Skip to content

Mapping the structural–mechanical landscape of amorphous carbon with ReaxFF molecular dynamics

Corpus note

The primary PDF is an AIP author-query / proof galley (Dernov_Kowalik_amorphous_carbon_JAP2025_galley.pdf); pagination in the extract may read 000000 pending final issue assignment.

Summary

The paper uses ReaxFF molecular dynamics with C-2013 and CHON-2019 parameter sets to generate liquid-quenched models of amorphous carbon (a-C) spanning 0.96–3.29 g cm\(^{-3}\), then performs uniaxial tensile simulations to relate ring statistics and hybridization to elasticity, plasticity, and fracture, including oxidative scenarios with added O\(_2\) and selected nanostructures (slabs, a-CNTs, partially amorphous CNTs).

Methods

  • Force fields: ReaxFF C-2013 and CHON-2019 (same carbon parameters; differs in angle/dihedral terms; CHON-2019 used where oxygen chemistry in fractured gaps is relevant).
  • a-C generation (liquid quench): 8000 C atoms in an orthorhombic 3D PBC periodic cell; target density via box volume; heat 300→3000 K at 200 K ps\(^{-1}\); hold 3000 K for 0.5–1 ns; cool to 300 K at 5 K ps\(^{-1}\) under NVT with Berendsen thermostat (100 fs damping); Δt = 0.1 fs during melt/quench. Post-quench NPT equilibration at 300 K, 1 atm isotropic pressure, Δt = 0.25 fs, Berendsen barostat (100 fs damping).
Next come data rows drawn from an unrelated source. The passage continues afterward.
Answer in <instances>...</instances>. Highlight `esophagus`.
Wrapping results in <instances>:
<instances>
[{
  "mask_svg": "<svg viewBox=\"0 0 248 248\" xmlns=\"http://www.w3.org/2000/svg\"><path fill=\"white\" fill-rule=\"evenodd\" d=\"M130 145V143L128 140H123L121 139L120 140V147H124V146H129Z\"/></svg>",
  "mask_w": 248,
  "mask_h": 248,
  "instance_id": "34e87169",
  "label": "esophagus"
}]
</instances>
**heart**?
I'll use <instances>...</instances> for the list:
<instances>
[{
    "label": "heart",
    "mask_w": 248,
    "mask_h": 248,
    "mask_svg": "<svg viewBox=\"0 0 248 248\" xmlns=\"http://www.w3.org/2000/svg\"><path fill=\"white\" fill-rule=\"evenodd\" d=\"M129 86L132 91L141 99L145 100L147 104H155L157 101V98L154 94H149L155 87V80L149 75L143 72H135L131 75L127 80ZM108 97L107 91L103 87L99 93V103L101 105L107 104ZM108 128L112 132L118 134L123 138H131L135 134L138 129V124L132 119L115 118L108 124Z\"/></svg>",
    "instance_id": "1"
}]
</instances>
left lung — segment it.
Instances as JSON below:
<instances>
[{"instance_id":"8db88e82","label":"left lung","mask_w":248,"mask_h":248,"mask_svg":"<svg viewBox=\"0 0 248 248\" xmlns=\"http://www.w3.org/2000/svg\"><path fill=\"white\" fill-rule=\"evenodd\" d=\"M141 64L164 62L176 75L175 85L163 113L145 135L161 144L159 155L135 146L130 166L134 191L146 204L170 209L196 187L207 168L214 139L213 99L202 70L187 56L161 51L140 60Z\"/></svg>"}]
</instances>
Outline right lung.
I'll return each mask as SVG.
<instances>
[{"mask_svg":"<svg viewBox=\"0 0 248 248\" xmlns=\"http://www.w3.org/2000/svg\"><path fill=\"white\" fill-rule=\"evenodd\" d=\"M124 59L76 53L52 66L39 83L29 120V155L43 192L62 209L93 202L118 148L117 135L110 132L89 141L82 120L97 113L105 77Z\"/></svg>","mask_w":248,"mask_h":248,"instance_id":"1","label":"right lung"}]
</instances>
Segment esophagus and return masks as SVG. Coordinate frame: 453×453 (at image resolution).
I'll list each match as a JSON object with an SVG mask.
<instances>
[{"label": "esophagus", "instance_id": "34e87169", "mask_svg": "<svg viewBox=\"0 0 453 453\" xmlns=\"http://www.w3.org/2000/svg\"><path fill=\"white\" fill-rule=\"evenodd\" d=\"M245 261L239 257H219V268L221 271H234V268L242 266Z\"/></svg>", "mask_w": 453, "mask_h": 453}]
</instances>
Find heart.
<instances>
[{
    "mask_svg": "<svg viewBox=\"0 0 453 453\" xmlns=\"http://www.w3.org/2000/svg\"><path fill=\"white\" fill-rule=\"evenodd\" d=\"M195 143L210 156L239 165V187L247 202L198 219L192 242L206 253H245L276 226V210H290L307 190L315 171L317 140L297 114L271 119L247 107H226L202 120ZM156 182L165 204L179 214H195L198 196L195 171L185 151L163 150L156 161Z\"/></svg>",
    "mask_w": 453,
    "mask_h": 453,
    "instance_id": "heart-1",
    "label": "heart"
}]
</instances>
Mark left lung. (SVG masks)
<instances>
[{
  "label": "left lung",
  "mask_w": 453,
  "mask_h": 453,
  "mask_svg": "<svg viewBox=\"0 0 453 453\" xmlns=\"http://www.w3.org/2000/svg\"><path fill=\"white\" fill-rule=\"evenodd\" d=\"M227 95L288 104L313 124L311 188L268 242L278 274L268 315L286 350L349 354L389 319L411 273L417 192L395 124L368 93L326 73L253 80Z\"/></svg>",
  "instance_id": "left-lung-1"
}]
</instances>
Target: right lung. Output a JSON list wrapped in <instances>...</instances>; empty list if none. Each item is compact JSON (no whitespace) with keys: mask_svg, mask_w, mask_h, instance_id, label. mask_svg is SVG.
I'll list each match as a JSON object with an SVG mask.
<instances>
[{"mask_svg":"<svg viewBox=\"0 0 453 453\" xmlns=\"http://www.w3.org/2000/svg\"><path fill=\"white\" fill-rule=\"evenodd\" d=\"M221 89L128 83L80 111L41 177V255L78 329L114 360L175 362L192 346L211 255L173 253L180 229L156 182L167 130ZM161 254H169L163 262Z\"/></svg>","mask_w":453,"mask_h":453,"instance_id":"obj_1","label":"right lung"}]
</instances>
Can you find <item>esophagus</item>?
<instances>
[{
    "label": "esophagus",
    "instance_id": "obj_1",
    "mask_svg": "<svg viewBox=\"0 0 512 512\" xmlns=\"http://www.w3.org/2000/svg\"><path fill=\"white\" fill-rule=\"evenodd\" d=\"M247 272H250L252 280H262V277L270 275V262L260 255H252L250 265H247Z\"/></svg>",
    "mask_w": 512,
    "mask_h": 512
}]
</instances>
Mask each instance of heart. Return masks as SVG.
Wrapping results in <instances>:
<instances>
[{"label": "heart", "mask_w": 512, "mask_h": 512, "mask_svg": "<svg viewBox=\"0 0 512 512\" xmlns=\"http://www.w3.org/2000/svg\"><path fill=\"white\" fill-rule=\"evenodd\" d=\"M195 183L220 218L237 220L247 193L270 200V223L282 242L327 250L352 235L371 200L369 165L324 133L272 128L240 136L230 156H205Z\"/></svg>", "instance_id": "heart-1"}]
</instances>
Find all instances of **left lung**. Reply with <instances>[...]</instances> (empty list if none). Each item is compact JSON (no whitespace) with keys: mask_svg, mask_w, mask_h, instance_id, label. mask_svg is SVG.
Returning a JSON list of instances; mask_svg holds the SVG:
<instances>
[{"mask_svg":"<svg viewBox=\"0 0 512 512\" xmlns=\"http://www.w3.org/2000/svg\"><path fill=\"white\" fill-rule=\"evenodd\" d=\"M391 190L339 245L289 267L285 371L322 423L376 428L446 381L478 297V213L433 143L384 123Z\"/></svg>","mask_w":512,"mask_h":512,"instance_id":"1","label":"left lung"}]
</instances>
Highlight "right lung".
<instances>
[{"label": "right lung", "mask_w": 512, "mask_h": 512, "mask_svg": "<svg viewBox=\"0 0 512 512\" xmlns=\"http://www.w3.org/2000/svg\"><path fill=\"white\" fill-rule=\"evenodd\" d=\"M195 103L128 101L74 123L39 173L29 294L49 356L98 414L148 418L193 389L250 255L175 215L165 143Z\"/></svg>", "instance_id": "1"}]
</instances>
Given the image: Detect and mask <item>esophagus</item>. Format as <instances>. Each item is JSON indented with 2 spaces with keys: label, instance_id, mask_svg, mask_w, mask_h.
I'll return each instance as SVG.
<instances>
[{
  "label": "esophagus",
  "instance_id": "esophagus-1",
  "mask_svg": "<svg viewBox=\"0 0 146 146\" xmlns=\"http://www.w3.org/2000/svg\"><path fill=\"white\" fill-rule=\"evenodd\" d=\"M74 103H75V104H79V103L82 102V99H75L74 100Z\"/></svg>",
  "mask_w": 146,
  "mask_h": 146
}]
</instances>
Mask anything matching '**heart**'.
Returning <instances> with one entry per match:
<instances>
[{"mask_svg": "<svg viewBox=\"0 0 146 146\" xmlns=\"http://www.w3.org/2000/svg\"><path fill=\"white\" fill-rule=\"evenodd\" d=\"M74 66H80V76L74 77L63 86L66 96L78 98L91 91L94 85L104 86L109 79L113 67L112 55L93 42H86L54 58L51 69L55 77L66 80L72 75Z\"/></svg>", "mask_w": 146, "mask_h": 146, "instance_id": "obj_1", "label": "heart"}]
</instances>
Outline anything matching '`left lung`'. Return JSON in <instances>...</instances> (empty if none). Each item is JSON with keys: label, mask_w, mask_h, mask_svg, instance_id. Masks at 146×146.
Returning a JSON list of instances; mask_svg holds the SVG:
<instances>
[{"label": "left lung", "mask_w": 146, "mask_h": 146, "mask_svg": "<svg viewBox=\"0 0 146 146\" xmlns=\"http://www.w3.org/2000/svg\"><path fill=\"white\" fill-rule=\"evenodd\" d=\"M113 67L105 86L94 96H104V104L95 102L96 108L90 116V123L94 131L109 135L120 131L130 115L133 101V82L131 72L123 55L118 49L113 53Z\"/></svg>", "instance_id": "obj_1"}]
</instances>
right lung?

Ensembles of three lowest-energy replicas per target density were analyzed.
  • Derived structures: Slabs, rolled a-C nanotubes, and a partially amorphous tube on a crystalline double-walled template built from sliced/rolled a-C models with additional heating/annealing as described.
  • Mechanical loading: Room-temperature, 1 bar, NPT integration (Martyna–Tobias–Klein), uniaxial tensile strain typically 0.5% ps\(^{-1}\). Selected runs paused to insert 100 O\(_2\) molecules in opened cracks, then resumed. AMS and LAMMPS used for MD; ISAACS for structural analysis; ring detection with King shortest-path rules (≤36 rings, neighbor cutoff 1.9 Å). N/A — electric field; N/A — umbrella / metadynamics (tensile MD is the primary rare-event tool here).

Findings

  • Structure: Low-density a-C shows bimodal ring statistics (small 6-rings plus medium ~12-rings); ta-C at higher density shows unimodal small-ring dominance; and angle distributions shift from graphite-like toward diamond-like as density increases.
  • Elasticity: Reported Young’s moduli rise strongly with density (e.g., a-C ~34–156 GPa and ta-C up to ~535 GPa depending on model/density in the article’s Fig. 3). Elastic isotropy in bulk responses is emphasized.
  • Plasticity and fracture: Post-yield behavior is tied to ring-size expansion and C–C bond reactivity; ta-C shows much larger plastic strain before failure, associated with sp\(^3\)→sp\(^2\) conversion during loading. Ultimate failure involves reactive cracks with long sp chains; O\(_2\) in the crack reduces stress-bearing capacity by attacking chains (Fig. 7 scenario).
  • Nanostructures: a-CNT fracture is circumferential; pa-CNT fails from the outer a-C wall inward, while crystalline walls exhibit helical cracking patterns as described in the text and figures.

Limitations

ReaxFF C/H/O models may miss some defect and oxidation channels; quench protocol sets a-C topology; proof/galley PDF may differ from final pagination. Tensile rates and O\(_2\) insertion are idealized crack scenarios.

Relevance to group

Dernov, Kowalik, van Duin, Dumitrică: a-C structure–mechanics and oxidative fracture with ReaxFF—relevant to carbon tribology and mechanics threads.